Excerto do texto »
──────────
3. A obra legislativa das cortes

A proposta foi votada e nomeada a comissão para a redigir, a qual suspendeu os seus trabalhos por constar que D. João VI havia dirigido uma proclamação aos portugueses.

Suspensa a sessão às 11 horas da manhã, recomeçou às 4 da tarde num ambiente de esperança. A deputação que fora levar ao palácio da Bemposta, para sanção, o decreto votado pelas Cortes, segundo o qual as deserções das tropas contrarrevolucionárias eram classificadas como deserções em tempo de guerra, fora aclamada pelo povo e pela tropa de infantaria 18, que estava de guarda ao palácio, e ouvira do monarca as promessas categóricas de sancionar o decreto e manter fidelidade à Constituição. Demais, a esta hora, o Diário do Governo publicava uma proclamação de D. João VI, na qual verberava o procedimento do infante D. Miguel, que abandonara «como pai» e saberia «puni-lo como rei». «Fiel ao meu juramento, fiel à religião de nossos pais, eu saberei manter aquela Constituição, que mui livremente aceitei. Quem vos atrai ao perjúrio, deseja lançar-vos ferros. Confiai nas Cortes, descansai sobre o meu governo, obedecei à lei; só assim fareis a minha e vossa felicidade».

Horas depois desta solene proclamação, ao sol-posto do mesmo dia 30, a instâncias do marquês de Loulé, D. João VI, acompanhado do regimento de infantaria 18, o único regimento da capital que até então se mantivera fiel à Constituição, partia para Vila Franca, «escoltado por imensa multidão, que enchia o ar de vivas e aclamações. Todos então quiseram ser dos vencedores, e quem teve um sendeiro e uma espada ferrugenta não ficou em Lisboa» (J. de Lasteyrie, Portugal depois da revolução de 1820, p. 26).

Quando as Cortes reabriram no dia 31 tiveram conhecimento oficial dos acontecimentos da véspera por comunicação do ministro da Justiça, o qual declarara que o governo limitaria todos os seus cuidados à manutenção da segurança pública. Era uma forma airosa de confessar a derrota, e de convidar as Cortes a darem por finda a sua missão.

Os deputados da maioria, porém, não o entenderam assim, e discutiram largamente se, sem se dissolverem, deviam suspender as sessões até que a presidência as convocasse, quando julgasse «conveniente em atenção aos acontecimentos ulteriores» (proposta de Ferreira de Moura), ou se, no caso dos habitantes de Lisboa «estarem dispostos a defender a Constituição, os deputados, firmes em suas cadeiras, deviam esperar os derradeiros resultados, aliás cumpria trasladar as Cortes para outro local» (proposta de Simões Margiochi).

A ideia da transferência das Cortes para fora da capital teve poucos defensores, e quando se ultimou a discussão a maioria pronunciou-se no sentido da continuação dos trabalhos, reunindo-se as Cortes a qualquer hora que o governo as convocasse.
──────────
Bloco de dados »

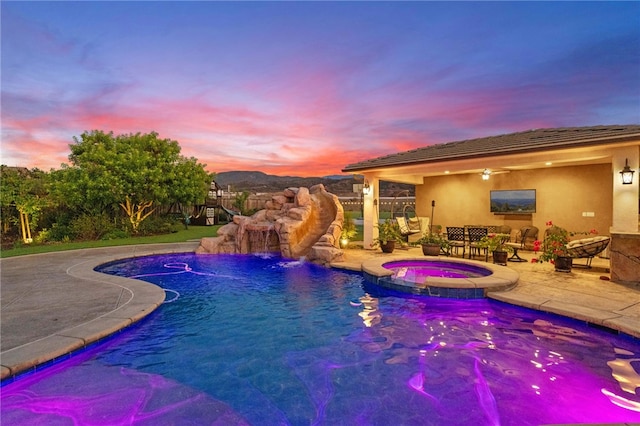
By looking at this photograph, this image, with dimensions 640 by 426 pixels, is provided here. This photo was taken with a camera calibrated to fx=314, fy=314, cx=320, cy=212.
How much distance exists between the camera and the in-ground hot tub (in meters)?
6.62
──────────
Objetivo do exercício » Indique se cada afirmação está de acordo com o excerto sobre as Cortes apresentado acima, respondendo sim ou não e citando textualmente as palavras do excerto que o decidem. (a) D. João VI partiu para Vila Franca acompanhado do regimento de infantaria 18. (b) A maioria dos deputados defendeu levar as Cortes para fora da capital. (c) O ministro da Justiça comunicou que o governo se ocuparia apenas da segurança pública.

Resposta »
(a) Sim: «D. João VI, acompanhado do regimento de infantaria 18, o único regimento da capital que até então se mantivera fiel à Constituição, partia para Vila Franca»
(b) Não: «A ideia da transferência das Cortes para fora da capital teve poucos defensores»
(c) Sim: «o governo limitaria todos os seus cuidados à manutenção da segurança pública»